PIPA slams Senate inquiry’s rental crisis rental report as wasteful

Chair also talks about concerning decline in investor activity

PIPA slams Senate inquiry’s rental crisis rental report as wasteful


By Mina Martin

The final report from the Senate Inquiry into the escalating rental crisis in Australia has come under harsh criticism from the Property Investment Professionals of Australia (PIPA), which lableled it a “waste of taxpayers’ money.”

Released in early December, the report contained no collective recommendations, drawing condemnation from PIPA Chair Nicola McDougall (pictured above).

“The inquiry was not only a waste of taxpayers’ money but was a huge waste of time and resources for the hundreds of individuals and organisations, such as PIPA, who produced submissions or spoke at the four public hearings,” she said.

PIPA on rental freezes and tenant consequences

While the chair’s recommendation for a two-year retrospective rental freeze and a 2% cap on rental increases every two years was included, McDougall argued that it seemed directly borrowed from The Greens’ playbook, lacking support from the National Cabinet or even Coalition or Labor Senators involved in the inquiry.

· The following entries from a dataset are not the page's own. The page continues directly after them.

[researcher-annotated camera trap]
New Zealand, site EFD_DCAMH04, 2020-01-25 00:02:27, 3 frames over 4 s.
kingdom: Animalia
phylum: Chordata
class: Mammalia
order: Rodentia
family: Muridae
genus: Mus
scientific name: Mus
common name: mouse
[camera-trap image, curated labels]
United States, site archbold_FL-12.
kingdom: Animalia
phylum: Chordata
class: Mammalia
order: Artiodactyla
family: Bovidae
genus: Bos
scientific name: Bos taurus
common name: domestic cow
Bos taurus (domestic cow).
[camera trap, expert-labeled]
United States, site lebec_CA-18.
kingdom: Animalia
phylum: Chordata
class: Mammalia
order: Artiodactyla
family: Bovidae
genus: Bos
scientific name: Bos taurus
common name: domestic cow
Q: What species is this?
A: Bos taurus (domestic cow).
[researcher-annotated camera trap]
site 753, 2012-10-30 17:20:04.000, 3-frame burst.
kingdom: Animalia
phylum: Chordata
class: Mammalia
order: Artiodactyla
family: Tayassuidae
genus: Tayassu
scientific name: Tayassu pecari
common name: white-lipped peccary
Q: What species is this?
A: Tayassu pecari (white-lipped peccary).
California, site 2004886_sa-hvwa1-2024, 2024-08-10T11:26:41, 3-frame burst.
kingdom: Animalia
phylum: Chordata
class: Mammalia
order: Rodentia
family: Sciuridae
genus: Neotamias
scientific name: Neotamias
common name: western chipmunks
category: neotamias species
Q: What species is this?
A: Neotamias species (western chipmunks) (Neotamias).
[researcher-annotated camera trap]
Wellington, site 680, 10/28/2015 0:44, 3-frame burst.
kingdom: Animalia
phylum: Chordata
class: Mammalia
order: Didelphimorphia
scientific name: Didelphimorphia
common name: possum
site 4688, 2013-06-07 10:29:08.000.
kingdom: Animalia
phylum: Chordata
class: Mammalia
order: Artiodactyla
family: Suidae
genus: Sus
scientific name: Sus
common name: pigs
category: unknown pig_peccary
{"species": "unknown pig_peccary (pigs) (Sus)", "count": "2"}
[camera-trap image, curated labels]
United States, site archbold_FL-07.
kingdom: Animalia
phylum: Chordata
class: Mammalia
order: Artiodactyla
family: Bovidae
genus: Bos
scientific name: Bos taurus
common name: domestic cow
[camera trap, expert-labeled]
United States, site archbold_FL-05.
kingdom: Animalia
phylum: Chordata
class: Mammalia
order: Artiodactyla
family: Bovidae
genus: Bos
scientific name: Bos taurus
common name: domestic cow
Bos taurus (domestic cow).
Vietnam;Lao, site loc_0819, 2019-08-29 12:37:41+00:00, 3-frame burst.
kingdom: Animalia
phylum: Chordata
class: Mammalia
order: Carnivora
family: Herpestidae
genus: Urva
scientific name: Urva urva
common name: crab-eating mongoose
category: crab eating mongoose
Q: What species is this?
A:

The PIPA chair criticised the chair’s suggestion for rental freezes, emphasizing that expert research consistently showed negative consequences for tenants due to reduced rental supply when investors exit the market.

The National Cabinet’s stance, as of August last year, leaned towards a national standard of no more than one rent increase per year for tenants in the same property across fixed and ongoing agreements, differing significantly from the inquiry chair's recommendation.

Declining investor activity and worsening rental crisis

PIPA’s analysis of ATO data revealed a concerning 55% decline in the net average annual number of people with rental property incomes over the past five years nationally. The reduction in investor activity over the past eight years, particularly in Victoria and Queensland, has contributed to the exacerbation of the current rental crisis, according to McDougall.

Warning against potential anti-investor rental and taxation reforms, she expressed concerns about continued threats of rent freezes at a time when investors are grappling with significantly higher interest rates on their property loans.

“The ATO stats don’t lie, investors have already deserted markets around the nation – and especially in Victoria and Queensland – because they feel like they no longer have control of their assets,” she said.

The 2023 PIPA Annual Investor Sentiment Survey indicated that 12.1% of investors sold one or more rental properties nationally in the 12 months to August last year, with higher percentages in Queensland (39.8%) and Victoria (31.35%).

“Unfortunately, in another sign of more pressure to come for tenants, the survey found 38% of investors feel it’s likely they will sell within the next year for myriad reasons, a staggering increase from the 19.2% in the 2022 annual survey,” McDougall said.